Will estava olhando para Hannibal quando ele disse isso, observando sua expressão presunçosa. Por uma vez na sua vida, ele não estava fazendo nada para disfarçar o quão satisfeito ele estava com o rumo dos acontecimentos.

Isso não era surpreendente para Will; Hannibal não achava que ele ainda precisasse fingir nesses momentos, não quando ele tinha certeza de ter ganhado. Não era de se surpreender que ele parecesse tão convencido.

— Sem tempo o suficiente para preparar uma sobremesa - Will disse antes que o silêncio se estabelecesse entre eles.

— Eu não pensei em fazer uma sobremesa, ou mesmo acompanhamentos para hoje. Hoje o prato principal será mais do que suficiente.

— Eu estou um pouco surpreso quanto a isso, tenho que confessar. Eu achei que a receita era um pouco simples demais para os seus padrões, especialmente sem mais acompanhamentos.

— Como eu disse, o prato principal é mais do que suficiente. Eu não quero nada roubando o protagonismo da carne que você providenciou, Will.

Presunçoso como nunca. O fato de até hoje Will nunca ter dado um soco em Hannibal era uma realização pessoal duramente conquistada.        

— Se você insiste. Mas é uma pena não precisarmos de sobremesa - Will disse, fazendo uma expressão triste, extremamente falsa. Jogando a linha.

— Por quê? - Hannibal perguntou, inclinando sua cabeça. Mordendo a isca, como Will esperava.

— Não é nada realmente refinado, mas eu trouxe uma espécie de sobremesa para nós. Mas se você acha que não é preciso… - Will deu de ombros.        

— Por favor. Eu não ousaria ser tão descortês quando você teve tanto trabalho para trazer a carne e uma sobremesa. O que você trouxe para nós? - Hannibal perguntou, seus olhos quase brilhando.        

— Deu muito menos trabalho do que a carne, acredite - Não era mentira; não levou mais do que uma hora e meia para Will fazer a sobremesa, enquanto a carne foi um processo longo, sangrento e cansativo - Mas foi igualmente gratificante fazer.        

Will foi até uma das sacolas que ele havia trazido mais cedo, e tirou de dentro um pequeno pote de plástico, debaixo do olhar curioso de Hannibal. Ele colocou o pote na mesa, silenciosamente convidando Hannibal a dar uma olhada.        

Hannibal aceitou o convite, e Will observou com atenção a expressão em seu rosto quando ele abriu o pote - ele queria ver se seria capaz de surpreender o doutor, ao menos um pouco.        

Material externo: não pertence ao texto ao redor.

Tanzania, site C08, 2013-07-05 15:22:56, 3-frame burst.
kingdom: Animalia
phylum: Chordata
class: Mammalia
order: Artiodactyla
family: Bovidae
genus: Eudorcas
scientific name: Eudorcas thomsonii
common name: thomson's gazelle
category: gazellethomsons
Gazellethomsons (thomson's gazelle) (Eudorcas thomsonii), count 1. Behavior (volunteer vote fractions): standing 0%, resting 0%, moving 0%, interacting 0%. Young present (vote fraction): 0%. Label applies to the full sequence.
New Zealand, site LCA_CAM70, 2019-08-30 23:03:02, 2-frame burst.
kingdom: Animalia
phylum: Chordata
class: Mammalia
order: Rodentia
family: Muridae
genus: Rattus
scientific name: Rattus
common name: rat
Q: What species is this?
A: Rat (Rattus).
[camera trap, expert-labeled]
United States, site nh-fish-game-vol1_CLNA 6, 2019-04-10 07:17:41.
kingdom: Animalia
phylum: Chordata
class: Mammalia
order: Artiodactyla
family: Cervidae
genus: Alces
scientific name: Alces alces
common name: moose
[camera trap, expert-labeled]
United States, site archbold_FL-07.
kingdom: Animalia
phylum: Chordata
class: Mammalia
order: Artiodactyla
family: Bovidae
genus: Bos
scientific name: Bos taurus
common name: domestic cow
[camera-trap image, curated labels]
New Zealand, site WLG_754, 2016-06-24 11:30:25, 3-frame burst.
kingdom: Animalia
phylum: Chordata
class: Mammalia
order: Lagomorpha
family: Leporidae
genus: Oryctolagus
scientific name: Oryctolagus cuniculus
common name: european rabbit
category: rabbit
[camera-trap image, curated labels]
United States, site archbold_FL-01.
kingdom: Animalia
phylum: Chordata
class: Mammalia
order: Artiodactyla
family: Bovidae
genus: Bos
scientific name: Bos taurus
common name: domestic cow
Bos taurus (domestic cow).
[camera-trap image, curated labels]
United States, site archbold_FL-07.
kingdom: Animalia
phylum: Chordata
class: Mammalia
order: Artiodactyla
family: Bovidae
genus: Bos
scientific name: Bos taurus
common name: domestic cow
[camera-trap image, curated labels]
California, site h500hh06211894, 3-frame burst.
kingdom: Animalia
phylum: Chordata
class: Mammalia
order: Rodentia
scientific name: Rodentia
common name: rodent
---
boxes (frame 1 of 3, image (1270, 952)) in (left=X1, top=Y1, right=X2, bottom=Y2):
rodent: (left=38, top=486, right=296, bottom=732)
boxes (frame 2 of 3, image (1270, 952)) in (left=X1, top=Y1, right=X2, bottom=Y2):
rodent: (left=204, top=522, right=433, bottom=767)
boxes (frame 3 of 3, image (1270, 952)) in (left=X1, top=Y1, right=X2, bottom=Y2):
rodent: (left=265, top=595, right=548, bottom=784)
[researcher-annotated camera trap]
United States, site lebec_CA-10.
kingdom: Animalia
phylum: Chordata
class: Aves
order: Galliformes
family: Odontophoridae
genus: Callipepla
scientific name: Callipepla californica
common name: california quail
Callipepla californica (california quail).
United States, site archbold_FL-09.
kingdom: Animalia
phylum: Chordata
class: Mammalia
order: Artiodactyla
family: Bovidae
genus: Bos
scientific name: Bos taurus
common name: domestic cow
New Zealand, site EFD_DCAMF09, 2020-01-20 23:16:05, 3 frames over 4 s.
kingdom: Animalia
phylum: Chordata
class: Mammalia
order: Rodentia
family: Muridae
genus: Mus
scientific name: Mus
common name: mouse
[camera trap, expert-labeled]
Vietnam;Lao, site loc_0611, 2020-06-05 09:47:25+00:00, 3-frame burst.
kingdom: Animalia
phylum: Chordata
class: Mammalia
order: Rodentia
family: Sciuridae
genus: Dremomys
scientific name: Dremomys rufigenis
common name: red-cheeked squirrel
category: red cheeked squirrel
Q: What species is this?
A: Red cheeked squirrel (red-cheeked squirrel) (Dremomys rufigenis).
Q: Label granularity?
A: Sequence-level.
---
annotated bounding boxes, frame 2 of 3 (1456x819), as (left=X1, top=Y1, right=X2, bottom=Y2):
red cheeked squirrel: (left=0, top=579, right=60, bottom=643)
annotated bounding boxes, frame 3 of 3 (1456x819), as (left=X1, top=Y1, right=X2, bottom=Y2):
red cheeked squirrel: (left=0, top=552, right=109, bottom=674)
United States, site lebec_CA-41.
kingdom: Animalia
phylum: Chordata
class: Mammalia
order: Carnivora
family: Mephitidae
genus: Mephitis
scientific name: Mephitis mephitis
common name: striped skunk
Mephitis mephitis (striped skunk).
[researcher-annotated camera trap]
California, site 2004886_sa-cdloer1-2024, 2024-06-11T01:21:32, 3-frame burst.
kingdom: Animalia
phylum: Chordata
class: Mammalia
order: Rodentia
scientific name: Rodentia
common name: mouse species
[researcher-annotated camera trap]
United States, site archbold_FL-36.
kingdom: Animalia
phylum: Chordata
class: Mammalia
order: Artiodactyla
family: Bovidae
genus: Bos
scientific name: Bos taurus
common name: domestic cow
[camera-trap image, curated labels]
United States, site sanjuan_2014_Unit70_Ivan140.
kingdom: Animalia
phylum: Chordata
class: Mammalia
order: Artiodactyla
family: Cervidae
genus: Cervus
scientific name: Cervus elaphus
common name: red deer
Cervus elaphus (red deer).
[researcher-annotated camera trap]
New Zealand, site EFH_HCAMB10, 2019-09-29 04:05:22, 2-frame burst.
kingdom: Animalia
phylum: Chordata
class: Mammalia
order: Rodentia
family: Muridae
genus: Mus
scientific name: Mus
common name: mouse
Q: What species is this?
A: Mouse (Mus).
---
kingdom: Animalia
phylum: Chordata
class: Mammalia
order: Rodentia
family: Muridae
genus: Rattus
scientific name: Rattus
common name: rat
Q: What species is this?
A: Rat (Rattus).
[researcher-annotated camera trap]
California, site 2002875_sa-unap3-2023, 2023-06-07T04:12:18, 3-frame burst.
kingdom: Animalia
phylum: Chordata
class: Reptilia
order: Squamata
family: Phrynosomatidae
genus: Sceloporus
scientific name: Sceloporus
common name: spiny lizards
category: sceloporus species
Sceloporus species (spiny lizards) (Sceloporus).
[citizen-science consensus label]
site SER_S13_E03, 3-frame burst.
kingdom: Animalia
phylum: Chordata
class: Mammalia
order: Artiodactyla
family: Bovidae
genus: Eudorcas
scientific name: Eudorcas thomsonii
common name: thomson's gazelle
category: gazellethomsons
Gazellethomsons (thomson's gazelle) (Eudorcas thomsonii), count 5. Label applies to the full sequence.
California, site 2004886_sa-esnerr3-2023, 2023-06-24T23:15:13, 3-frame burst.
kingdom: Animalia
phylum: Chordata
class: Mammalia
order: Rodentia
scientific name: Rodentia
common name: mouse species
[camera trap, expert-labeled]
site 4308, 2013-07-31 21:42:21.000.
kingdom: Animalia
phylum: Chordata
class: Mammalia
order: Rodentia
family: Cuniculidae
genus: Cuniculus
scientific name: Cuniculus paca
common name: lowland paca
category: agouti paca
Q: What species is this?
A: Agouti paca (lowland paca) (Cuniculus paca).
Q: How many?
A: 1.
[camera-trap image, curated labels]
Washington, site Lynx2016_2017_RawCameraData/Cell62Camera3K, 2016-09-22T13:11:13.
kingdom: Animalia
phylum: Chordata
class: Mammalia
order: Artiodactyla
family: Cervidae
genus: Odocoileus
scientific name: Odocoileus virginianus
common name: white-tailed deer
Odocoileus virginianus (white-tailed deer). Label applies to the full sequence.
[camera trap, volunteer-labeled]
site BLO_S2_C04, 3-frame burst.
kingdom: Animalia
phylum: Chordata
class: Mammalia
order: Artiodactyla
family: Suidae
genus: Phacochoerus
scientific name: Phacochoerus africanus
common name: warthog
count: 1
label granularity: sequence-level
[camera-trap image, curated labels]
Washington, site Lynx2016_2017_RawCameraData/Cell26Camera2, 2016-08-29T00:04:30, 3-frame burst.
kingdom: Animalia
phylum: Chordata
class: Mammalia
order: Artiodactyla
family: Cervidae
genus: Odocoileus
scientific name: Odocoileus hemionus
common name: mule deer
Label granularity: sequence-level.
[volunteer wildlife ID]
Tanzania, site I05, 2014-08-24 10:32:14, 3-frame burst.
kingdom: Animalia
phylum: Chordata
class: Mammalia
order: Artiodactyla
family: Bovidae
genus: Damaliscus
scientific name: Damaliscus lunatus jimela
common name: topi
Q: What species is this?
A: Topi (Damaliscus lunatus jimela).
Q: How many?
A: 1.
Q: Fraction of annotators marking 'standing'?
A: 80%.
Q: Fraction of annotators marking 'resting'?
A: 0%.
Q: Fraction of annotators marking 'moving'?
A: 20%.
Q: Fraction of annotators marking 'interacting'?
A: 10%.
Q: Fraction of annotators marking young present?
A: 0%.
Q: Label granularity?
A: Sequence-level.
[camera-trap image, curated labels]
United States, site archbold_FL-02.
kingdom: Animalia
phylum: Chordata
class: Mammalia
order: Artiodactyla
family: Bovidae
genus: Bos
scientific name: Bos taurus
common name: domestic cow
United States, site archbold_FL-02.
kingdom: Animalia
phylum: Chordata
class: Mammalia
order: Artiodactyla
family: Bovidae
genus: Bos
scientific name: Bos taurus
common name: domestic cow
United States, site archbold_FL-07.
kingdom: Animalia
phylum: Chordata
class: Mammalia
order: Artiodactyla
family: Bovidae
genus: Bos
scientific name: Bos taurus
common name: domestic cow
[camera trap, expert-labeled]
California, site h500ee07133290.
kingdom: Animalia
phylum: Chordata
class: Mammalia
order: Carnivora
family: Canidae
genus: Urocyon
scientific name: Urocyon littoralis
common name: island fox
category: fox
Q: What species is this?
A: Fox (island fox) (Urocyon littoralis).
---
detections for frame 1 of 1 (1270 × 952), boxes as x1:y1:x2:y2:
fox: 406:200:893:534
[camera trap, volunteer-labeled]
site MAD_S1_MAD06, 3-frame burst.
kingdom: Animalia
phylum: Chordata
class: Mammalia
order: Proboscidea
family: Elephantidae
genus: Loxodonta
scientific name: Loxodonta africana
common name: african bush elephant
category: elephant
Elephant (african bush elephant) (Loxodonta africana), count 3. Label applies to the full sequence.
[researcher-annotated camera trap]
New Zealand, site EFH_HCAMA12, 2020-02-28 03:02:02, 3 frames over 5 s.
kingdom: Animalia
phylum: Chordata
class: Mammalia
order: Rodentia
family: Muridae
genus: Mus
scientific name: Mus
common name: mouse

E por alguns segundos, ele pode confirmar que conseguira; os olhos de Hannibal se arregalaram um pouquinho, e suas sobrancelhas se ergueram em sua testa conforme ele olhava para o conteúdo do pote.        

Quando ele olhou para Will, sua expressão estava novamente recomposta, mas Will já havia tido a satisfação de saber que ele foi capaz de surpreender Hannibal.        

— Eu acho que a cobertura não está muito boa, mas eu fiz o meu melhor.        

Hannibal balançou a cabeça, um sorriso mais expressivo que o normal em seus lábios.        

— Se eu não tivesse medo de estragar o meu apetite antes do jantar, eu estaria provando um agora mesmo.        

Will ergueu suas sobrancelhas exageradamente, em uma claramente falsa expressão de súplica.        

— Só um, doutor. Eu realmente queria saber o que você acha.        

Hannibal tentou fingir que desaprovava a ideia, mas ainda havia o resquício de um sorriso em seus lábios.        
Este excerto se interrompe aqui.